As a next step, Yoli opened its retail location just a few miles away in the Westside neighborhood mid-pandemic in August 2020.

Today, the tortilleria operates out of both facilities, with the retail store front dedicated to flour tortillas and a 10,000-sq.-ft. manufacturing facility now focused solely on corn tortilla production. Their ovens put out about 3,000 corn tortillas per hour.

From home baker to James Beard finalist

When Gencarelli began making Sonoran tortillas in her home just a few years ago, she could never have imagined a pandemic passion becoming a booming business with recognition as a James Beard Award finalist for Outstanding Bakery (the Gencarellis had previously been shortlisted for the Outstanding Baker category in 2022).

“It’s incredibly meaningful as a Mexican that the tortilla is being recognized at the same level as bread,” she said of the significance of the nomination. “For me, bread is a colonized food, so the tortilla really represents indigenous people, the Mesoamerican survival against colonialism. And then the flour tortilla is how we adapted from being conquered.
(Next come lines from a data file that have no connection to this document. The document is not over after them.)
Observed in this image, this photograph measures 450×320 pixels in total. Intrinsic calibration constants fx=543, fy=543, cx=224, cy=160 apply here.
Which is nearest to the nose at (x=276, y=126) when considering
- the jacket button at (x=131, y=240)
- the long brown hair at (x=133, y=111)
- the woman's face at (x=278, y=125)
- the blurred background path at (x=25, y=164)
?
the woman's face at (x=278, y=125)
So, for me, it’s just incredibly meaningful and an honor that something like this would even be recognized.”

Word of Yoli’s nomination spread quickly and calls soon came in from Europe, Mexico, South America and beyond.

“We got a call from a Mexican person living in Dubai,” Gencarelli recalled. “They had heard about it and wanted to talk to me about it, and that’s when it really sank in how meaningful this is for Mexicans. I almost got choked up and teary eyed because it’s like, ‘Oh my God, this is more than just us, this is representation in this country.’”

An authentic taste of the future

With business booming, Yoli forges on. Currently, the brand is waiting for additional equipment to arrive in order to expand its production capabilities.

“We’ve had to say no to a lot of opportunities right now just because we’re tapped out,” she said. “It’s incredible. People get really excited about a new product. For us, it’s proof that we’re on the right track.”

Though Yoli boasts both corn and flour tortillas as part of its product portfolio, the tortilleria is growing beyond the traditional offerings. Gencarelli shared that she’s experimenting with the biggest staples of Mexican breads such as conchas, mantecadas, cochitos and elotes to continue plans to expand Yoli’s retail offerings.

“We’re just going one day at a time,” she said. “We are really founded in constant innovation and movement.”